A phone that may have been previously provisioned will look for whatever file it has been previously configured to look for. This is why you would run a Wireshark trace to monitor the phone's requests during boot up. [It will not request SIP-based configuration files if no DHCP OPTION 66 [or 150, 159, or 160] with a valid IP address are received.

This may help you better understand the phone's boot process:

• SPA5xx IP Phone DHCP OPTIONS [66, 159, 160, 150]: YouTube[4.5 minutes]
  
• SPA5xx IP Phone Boot Process Details: YouTube[8 minutes]
  
• https://supportforums.cisco.com/docs/DOC-9954 [I wrote this for Asterisk, but it shows how to build a configuration file and get it to a phone in a step-by-step manner which may be of use to you]
  

Regards,

Patrick

----------

Use this reference document to locate SPA phone resources

Dear Patrick,

Thank you for detailed information how it should to boot up

But in my case phone (SPA303) doesn't like to do it

In DHCP discover he asking TFTP name/address - options 66 & 150

DHCP server sent him correct TFTP name (my PC addr there is TFTP server activated)

but SPA303 asking TFTP on my router's address in the LAN

OK., I activated TFTP server on our router and put config file there

SPA303 asking the file and download it but admin password doesn't clear.

Hi Patrick,

I read your writing to the SPA5x phones.
There are many things I learned excellent writing.
Unfortunately not helped to solve the admin password problem.

How to open pass locked, forgot admin pass SPA502G and 504G phones?

The phone asks for and receives an IP address.

But do not try to download anything.For example spa504G.cfg.

I'm looking at the phone's IP traffic, but there does not seem to ask for the phone trying to file. 

Please help me.

Thank you

Tony

Phone my be configured not to load a remote configuration. In such case you can't reconfigure it this way. Unfortunately, if "reset to factory defaults" is password protected and phone load no remote configuration you are out of luck.

Brute force is your only chance.

Ok Dan,

Thanks. What is the brute force procedure?

If you do not want to write, you write your privat address.

antal.vincz(at)gmail(dot)com

Tony

"Brute force" method is "try all possible passwords one by one". You need to create script that will try to login to real phone.

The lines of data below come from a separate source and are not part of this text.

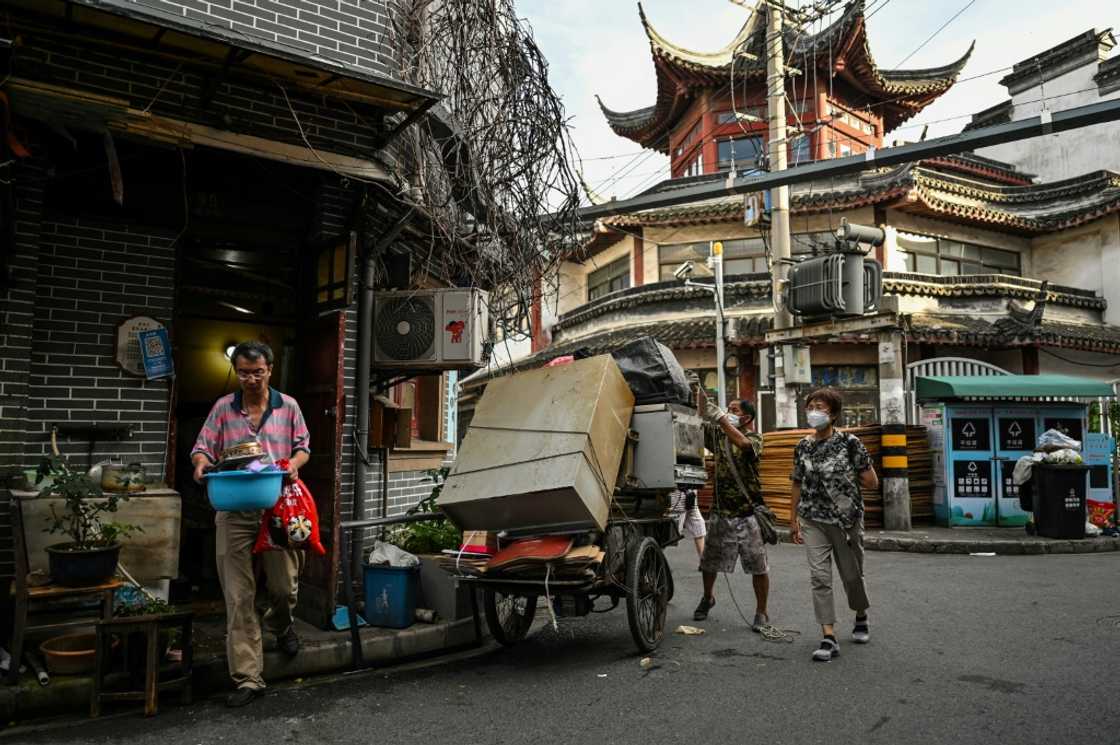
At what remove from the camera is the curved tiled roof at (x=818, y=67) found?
23172mm

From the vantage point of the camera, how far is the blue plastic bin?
245 inches

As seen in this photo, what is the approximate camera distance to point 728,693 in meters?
4.88

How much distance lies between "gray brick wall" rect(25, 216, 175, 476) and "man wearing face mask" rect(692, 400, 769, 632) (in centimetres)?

It may take very long time. Even many years. So you may consider it no solution for you.

If you have just few phones, forgot them and buy new one. If you have many phones, call your previous administrator and offer them a money if he will disclose the password he configured.

So sorry for those bad news ...

That's not an option.

I do not think so throroughly Cisco users.

Even if the small business category.

The device can be configured and locked the way preventing unauthorized user to use it. I consider it valuable feature, not bug.

The phone administrator decided to configure the lock of such kind and it's decision is just honored. No way the unauthorized person can override the decision.